## Given instruction
Please set down all the lines beneath this one exactly, without the pictures.

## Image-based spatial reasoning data
◇ ◇ ◇ ◇

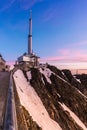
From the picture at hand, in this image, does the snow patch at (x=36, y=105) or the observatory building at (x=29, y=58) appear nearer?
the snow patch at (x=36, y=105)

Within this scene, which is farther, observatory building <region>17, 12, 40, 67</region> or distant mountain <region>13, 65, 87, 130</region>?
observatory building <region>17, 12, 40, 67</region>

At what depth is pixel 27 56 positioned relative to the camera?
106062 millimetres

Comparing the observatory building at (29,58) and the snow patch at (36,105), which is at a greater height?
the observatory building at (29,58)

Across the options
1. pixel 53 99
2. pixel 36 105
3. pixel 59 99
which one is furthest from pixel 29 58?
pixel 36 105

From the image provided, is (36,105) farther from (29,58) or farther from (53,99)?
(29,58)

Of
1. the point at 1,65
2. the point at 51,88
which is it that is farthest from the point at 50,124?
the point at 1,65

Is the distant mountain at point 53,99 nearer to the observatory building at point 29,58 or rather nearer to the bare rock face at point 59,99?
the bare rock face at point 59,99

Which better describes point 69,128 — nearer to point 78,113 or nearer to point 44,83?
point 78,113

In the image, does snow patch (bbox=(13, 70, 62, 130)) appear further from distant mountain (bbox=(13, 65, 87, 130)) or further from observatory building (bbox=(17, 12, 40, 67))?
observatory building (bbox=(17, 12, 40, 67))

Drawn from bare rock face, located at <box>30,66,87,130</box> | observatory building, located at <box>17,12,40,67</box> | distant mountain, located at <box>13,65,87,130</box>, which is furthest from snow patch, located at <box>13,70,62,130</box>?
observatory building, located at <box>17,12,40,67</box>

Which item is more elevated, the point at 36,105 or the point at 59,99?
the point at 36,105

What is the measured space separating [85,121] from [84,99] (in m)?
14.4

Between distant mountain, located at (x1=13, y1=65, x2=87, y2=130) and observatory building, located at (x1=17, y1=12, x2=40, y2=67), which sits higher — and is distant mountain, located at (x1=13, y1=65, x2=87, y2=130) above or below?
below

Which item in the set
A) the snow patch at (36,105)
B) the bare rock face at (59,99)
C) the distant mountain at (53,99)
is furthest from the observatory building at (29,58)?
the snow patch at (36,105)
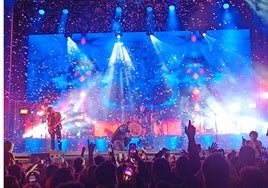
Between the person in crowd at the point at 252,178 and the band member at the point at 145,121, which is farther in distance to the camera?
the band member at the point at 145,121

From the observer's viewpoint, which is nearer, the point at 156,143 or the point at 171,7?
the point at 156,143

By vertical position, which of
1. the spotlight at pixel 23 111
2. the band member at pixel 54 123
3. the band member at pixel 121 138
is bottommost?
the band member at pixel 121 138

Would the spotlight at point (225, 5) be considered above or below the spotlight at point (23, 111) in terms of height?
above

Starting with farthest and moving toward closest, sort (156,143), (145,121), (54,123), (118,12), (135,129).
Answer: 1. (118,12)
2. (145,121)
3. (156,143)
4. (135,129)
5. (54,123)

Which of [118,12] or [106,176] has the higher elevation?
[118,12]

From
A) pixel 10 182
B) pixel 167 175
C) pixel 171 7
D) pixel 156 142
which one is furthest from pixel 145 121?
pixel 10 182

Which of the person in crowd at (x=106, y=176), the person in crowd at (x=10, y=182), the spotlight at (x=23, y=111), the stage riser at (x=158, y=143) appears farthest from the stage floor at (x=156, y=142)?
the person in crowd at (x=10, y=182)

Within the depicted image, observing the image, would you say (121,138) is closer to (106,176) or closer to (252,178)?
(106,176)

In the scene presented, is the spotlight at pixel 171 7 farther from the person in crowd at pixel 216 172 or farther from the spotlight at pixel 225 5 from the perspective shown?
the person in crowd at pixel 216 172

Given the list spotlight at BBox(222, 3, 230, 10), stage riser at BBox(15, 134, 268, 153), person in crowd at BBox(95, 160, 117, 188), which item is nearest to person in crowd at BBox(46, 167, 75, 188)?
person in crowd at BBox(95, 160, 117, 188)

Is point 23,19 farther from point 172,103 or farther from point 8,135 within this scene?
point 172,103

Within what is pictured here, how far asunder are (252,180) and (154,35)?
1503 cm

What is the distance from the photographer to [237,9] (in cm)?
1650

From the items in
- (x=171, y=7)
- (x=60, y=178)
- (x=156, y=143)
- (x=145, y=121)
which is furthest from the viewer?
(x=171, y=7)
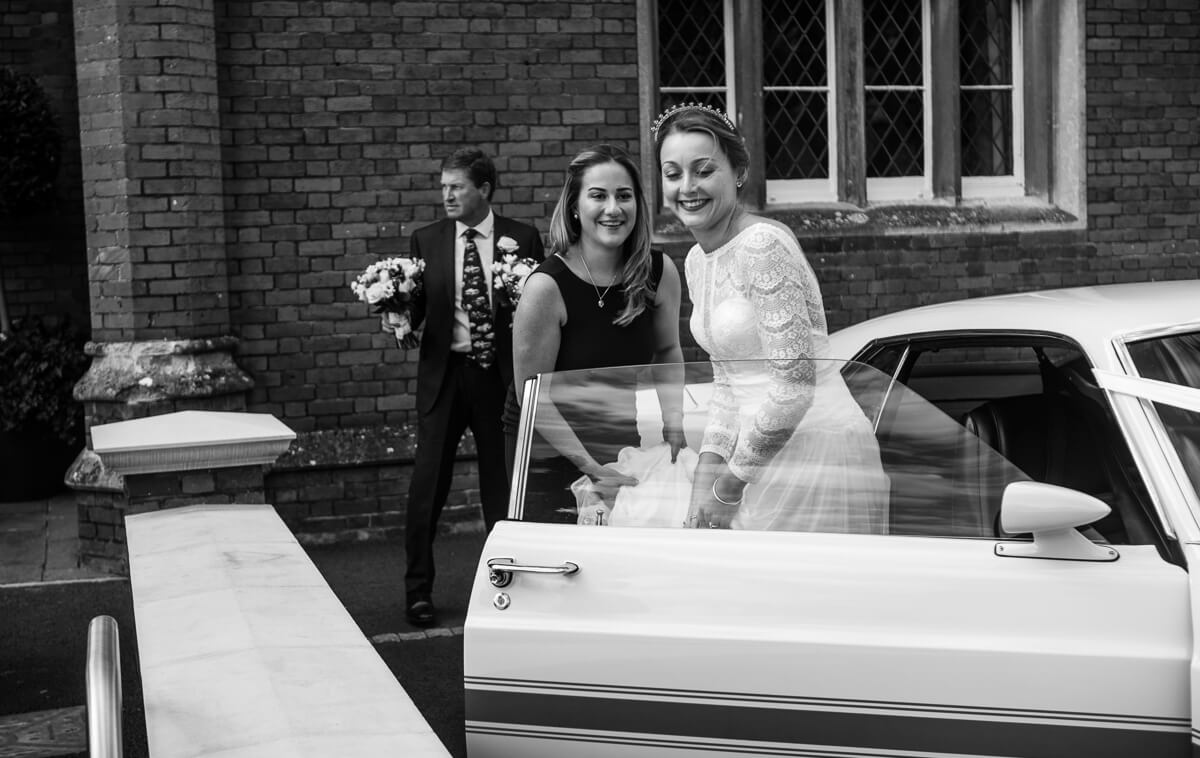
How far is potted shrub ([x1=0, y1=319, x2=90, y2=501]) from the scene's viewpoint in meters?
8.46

◇ ◇ ◇ ◇

## Task answer
From the picture at hand, in this image, does the snow patch at (x=36, y=105) or the observatory building at (x=29, y=58) appear nearer?
the snow patch at (x=36, y=105)

Within this scene, which is farther, observatory building <region>17, 12, 40, 67</region> or distant mountain <region>13, 65, 87, 130</region>?
observatory building <region>17, 12, 40, 67</region>

At what depth is pixel 27 56 positioned relative to the camera?
106062 millimetres

Comparing the observatory building at (29,58) and the snow patch at (36,105), which is at a greater height?
the observatory building at (29,58)

Across the options
1. pixel 53 99
2. pixel 36 105
3. pixel 59 99
which one is furthest from pixel 29 58?
pixel 36 105

From the image provided, is (36,105) farther from (29,58) or farther from (53,99)?
(29,58)

Of
1. the point at 1,65
2. the point at 51,88
which is it that is farthest from the point at 50,124?
the point at 1,65

Is the distant mountain at point 53,99 nearer to the observatory building at point 29,58 or rather nearer to the bare rock face at point 59,99?
the bare rock face at point 59,99

Which better describes point 69,128 — nearer to point 78,113 or nearer to point 44,83?
point 78,113

In the image, does snow patch (bbox=(13, 70, 62, 130)) appear further from distant mountain (bbox=(13, 65, 87, 130)) or further from observatory building (bbox=(17, 12, 40, 67))?
observatory building (bbox=(17, 12, 40, 67))

Drawn from bare rock face, located at <box>30,66,87,130</box> | observatory building, located at <box>17,12,40,67</box> | distant mountain, located at <box>13,65,87,130</box>, which is furthest from snow patch, located at <box>13,70,62,130</box>?
observatory building, located at <box>17,12,40,67</box>

Which item is more elevated, the point at 36,105 or the point at 59,99?
the point at 36,105

What is the measured space separating [85,121] from [84,99] (in m)?
14.4

Between distant mountain, located at (x1=13, y1=65, x2=87, y2=130) and observatory building, located at (x1=17, y1=12, x2=40, y2=67), which sits higher — and is distant mountain, located at (x1=13, y1=65, x2=87, y2=130) above or below?
below

Which item in the set
A) the snow patch at (36,105)
B) the bare rock face at (59,99)
C) the distant mountain at (53,99)
is furthest from the observatory building at (29,58)?
the snow patch at (36,105)
Between the person in crowd at the point at 252,178 and the band member at the point at 145,121, which is farther in distance to the camera?
the band member at the point at 145,121

From the observer's viewpoint, which is nearer, the point at 156,143 or the point at 171,7?
the point at 156,143

By vertical position, which of
1. the spotlight at pixel 23 111
2. the band member at pixel 54 123
3. the band member at pixel 121 138
is bottommost?
the band member at pixel 121 138

Would the spotlight at point (225, 5) be considered above or below the spotlight at point (23, 111) in terms of height?
above

Starting with farthest and moving toward closest, sort (156,143), (145,121), (54,123), (118,12), (135,129).
Answer: 1. (118,12)
2. (145,121)
3. (156,143)
4. (135,129)
5. (54,123)

Which of [118,12] or [106,176] has the higher elevation?
[118,12]

From
A) pixel 10 182
B) pixel 167 175
C) pixel 171 7
D) pixel 156 142
which one is furthest from pixel 145 121?
pixel 10 182

Which of the person in crowd at (x=106, y=176), the person in crowd at (x=10, y=182), the spotlight at (x=23, y=111), the stage riser at (x=158, y=143) appears farthest from the stage floor at (x=156, y=142)?
the person in crowd at (x=10, y=182)

Within the depicted image, observing the image, would you say (121,138) is closer to (106,176) or closer to (252,178)?
(106,176)

In the scene presented, is the spotlight at pixel 171 7 farther from the person in crowd at pixel 216 172 or farther from the spotlight at pixel 225 5 from the perspective shown?
the person in crowd at pixel 216 172

Given the list spotlight at BBox(222, 3, 230, 10), stage riser at BBox(15, 134, 268, 153), person in crowd at BBox(95, 160, 117, 188), which item is nearest to person in crowd at BBox(46, 167, 75, 188)?
person in crowd at BBox(95, 160, 117, 188)

Is point 23,19 farther from point 172,103 or farther from point 8,135 within this scene?
point 172,103

Within what is pictured here, how far asunder are (252,180) and (154,35)?
1503 cm

What is the distance from the photographer to [237,9] (in cm)?
1650

From the items in
- (x=171, y=7)
- (x=60, y=178)
- (x=156, y=143)
- (x=145, y=121)
which is furthest from the viewer?
(x=171, y=7)
How far is potted shrub ([x1=0, y1=319, x2=90, y2=501]) from the scene's viewpoint in meters?
8.46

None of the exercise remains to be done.